Sometimes the struggle was too much. Here she was, trying to get page one wrapped up and this guy keeps piping up with the most annoying details. The Prime Minister’s Wife was with Eritrean children today, not exactly the same as the black children she’s usually pictured with. They were toddlers this time, not infants as on yesterday’s front page, pre-schoolers like the day before and whatever they were on Monday. They were in Saskatoon, Saskatchewan this time, not Kenora, Ontario, or Gimli, Manitoba, and there are two stupid “o”s in “Saskatoon”. It was as if all those white guys were harassing her, a white woman, and at a time of national crisis too.

But if anyone could handle it, Mackenzie could. Everyone who was anyone in Toronto knew the Mackenzie Taylor Mitchell story. Her career was meteoric, going back nearly 10 years to the time she was 14 and her dad got her a summer job writing political analysis for the Globe and Mail. While still in high school she cut her teeth serving on a good half-dozen royal commissions into racism, sexism, Islamophobia, homophobia and the Holocaust so by the time she got her degree in social work she clearly had a calling. Mr. Blum offered her some choices, including a judgeship or a cabinet position, but she picked journalism. “I’m going back to my roots,” she declared. The entire world, to the very bounds of the Toronto Star’s circulation area, would see her name in print every day.

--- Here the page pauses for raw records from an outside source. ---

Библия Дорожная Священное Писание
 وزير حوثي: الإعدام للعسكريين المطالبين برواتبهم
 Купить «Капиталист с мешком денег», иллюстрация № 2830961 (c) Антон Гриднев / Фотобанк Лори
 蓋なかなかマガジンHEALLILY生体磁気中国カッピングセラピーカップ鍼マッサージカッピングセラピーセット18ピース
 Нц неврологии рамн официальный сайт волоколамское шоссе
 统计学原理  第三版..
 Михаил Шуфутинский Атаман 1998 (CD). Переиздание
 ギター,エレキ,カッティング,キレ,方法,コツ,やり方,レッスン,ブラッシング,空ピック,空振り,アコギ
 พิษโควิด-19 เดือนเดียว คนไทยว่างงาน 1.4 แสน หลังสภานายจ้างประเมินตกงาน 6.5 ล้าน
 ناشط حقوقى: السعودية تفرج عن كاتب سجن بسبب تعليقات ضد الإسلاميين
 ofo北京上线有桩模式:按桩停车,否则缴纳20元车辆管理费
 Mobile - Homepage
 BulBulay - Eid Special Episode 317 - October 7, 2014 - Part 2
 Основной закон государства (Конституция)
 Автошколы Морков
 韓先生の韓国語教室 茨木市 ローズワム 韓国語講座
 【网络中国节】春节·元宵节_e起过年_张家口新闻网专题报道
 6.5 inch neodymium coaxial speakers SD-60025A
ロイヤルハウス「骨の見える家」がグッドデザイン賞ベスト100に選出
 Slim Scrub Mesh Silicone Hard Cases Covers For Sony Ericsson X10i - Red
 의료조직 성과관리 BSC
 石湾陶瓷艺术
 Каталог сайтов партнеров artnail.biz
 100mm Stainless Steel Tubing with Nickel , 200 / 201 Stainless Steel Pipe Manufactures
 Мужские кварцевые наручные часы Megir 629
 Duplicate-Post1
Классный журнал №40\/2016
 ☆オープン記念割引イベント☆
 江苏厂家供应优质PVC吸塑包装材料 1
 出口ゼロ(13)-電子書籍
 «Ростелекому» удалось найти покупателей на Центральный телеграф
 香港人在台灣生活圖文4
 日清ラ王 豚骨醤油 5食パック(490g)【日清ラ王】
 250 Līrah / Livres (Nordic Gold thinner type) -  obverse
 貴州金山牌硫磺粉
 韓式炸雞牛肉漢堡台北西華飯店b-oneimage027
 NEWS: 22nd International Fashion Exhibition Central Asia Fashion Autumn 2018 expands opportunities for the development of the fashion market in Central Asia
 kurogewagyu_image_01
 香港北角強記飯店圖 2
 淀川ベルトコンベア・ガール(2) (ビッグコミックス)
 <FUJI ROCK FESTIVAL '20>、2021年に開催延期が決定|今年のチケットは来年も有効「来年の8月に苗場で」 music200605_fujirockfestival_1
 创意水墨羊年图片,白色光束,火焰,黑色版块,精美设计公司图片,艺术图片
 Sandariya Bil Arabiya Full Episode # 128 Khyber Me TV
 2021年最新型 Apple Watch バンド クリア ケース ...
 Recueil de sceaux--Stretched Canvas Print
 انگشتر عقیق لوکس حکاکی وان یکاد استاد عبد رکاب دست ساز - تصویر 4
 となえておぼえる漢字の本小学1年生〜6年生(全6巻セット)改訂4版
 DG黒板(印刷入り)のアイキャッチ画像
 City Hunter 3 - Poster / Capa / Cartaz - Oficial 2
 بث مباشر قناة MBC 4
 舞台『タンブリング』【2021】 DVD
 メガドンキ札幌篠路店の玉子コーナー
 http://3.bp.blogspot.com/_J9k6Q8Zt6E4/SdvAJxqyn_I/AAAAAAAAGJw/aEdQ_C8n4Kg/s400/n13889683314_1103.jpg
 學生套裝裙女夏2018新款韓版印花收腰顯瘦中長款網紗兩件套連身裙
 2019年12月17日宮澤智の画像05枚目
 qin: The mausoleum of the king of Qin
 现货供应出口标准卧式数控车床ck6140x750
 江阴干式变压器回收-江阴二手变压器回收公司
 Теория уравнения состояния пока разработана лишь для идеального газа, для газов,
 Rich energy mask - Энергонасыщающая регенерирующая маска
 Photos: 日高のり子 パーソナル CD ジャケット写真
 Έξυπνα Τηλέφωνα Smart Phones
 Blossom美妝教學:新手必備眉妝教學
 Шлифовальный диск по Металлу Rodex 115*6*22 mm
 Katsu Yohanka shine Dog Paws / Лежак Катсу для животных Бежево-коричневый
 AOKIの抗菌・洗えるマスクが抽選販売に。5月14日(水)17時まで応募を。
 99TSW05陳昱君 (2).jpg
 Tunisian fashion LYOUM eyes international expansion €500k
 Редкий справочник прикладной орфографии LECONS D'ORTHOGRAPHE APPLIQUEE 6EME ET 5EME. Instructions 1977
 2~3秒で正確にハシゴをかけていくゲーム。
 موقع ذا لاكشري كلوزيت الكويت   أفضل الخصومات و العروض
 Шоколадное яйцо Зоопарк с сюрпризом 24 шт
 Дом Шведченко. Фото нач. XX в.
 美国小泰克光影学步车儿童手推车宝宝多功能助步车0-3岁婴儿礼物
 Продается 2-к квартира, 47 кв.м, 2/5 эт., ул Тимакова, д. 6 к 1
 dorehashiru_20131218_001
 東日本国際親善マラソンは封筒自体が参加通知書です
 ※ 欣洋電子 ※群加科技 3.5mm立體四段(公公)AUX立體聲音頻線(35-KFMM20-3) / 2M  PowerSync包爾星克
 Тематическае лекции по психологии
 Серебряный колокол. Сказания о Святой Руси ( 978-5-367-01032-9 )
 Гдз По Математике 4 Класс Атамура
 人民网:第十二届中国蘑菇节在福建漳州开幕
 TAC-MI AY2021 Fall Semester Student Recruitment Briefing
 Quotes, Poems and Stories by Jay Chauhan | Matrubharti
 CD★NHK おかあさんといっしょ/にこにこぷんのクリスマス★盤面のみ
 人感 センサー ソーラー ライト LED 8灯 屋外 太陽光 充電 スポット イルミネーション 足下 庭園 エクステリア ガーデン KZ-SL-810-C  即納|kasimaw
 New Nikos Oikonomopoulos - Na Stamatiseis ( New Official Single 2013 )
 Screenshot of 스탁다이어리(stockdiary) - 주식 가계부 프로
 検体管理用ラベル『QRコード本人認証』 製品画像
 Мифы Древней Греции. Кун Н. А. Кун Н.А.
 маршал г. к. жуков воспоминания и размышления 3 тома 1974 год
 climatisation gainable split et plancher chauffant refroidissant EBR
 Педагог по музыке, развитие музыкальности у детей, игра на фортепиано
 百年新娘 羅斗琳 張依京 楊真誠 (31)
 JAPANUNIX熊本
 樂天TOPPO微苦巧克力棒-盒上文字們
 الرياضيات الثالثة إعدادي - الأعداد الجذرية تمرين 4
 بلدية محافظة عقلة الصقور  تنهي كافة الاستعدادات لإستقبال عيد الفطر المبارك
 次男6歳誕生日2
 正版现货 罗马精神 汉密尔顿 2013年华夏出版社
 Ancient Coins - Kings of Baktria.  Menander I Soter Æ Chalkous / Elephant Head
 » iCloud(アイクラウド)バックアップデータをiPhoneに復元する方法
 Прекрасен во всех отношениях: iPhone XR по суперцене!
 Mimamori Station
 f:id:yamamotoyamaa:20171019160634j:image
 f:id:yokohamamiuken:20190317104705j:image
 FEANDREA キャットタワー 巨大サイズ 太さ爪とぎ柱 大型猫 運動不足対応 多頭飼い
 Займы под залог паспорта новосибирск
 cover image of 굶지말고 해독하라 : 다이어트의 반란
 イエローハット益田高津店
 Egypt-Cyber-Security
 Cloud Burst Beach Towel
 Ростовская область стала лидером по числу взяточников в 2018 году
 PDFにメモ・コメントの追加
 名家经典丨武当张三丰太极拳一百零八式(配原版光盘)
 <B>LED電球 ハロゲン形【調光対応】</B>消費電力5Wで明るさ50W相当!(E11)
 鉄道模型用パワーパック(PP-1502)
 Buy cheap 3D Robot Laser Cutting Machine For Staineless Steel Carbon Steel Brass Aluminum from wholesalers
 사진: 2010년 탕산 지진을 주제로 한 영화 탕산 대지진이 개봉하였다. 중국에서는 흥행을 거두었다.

Not to mention her photo. Just to look at it was to recognize her journalistic credentials. She absolutely radiated a sense of self-satisfaction, in fact sheer exuberance about being photographed. Mackenzie was proud that the photographer needed only a few shots to get that special look out of her semi-pixieish face with her brown hair sheared down to what her hairdresser called a power crewcut. And just a bit of curl on her upper lip. True, it wasn’t the same as TV exposure. But saving the world called for sacrifices. Mackenzie had to fight the war wherever it took her.

She thought over her home page/front page choices again — a prominent photo of the Prime Minister’s Wife at a hinterland daycare centre for Airlift children, a heart-rending piece on great-great-grandchildren of residential school survivors, Canada’s formal apology to Sudan, a gripping story about a girl who defied the almost insuperable barriers of sexism to take up skateboarding, the latest Statistics Canada numbers on hate and, of course, the lead story reporting today’s proceedings of The Trial.

Fine choices, all. She glanced out the window towards downtown and saw another thick plume of black smoke, this one obscuring the newspaper’s office tower on Yonge Street, a few miles east. A fine front page indeed for any edition of the Toronto Star.

There was nothing left for her to do but leave the petty details — writing the stories, editing them, designing the pages, proofreading them, getting the paper online, sending it to the printer, all the myriad petty details of a newsroom — to the white guys. As a woman in journalism, Mackenzie had more important things to do.

She turned back to face her staff. “You guys finish up,” she ordered, “and get it right. Don’t forget how the song goes.”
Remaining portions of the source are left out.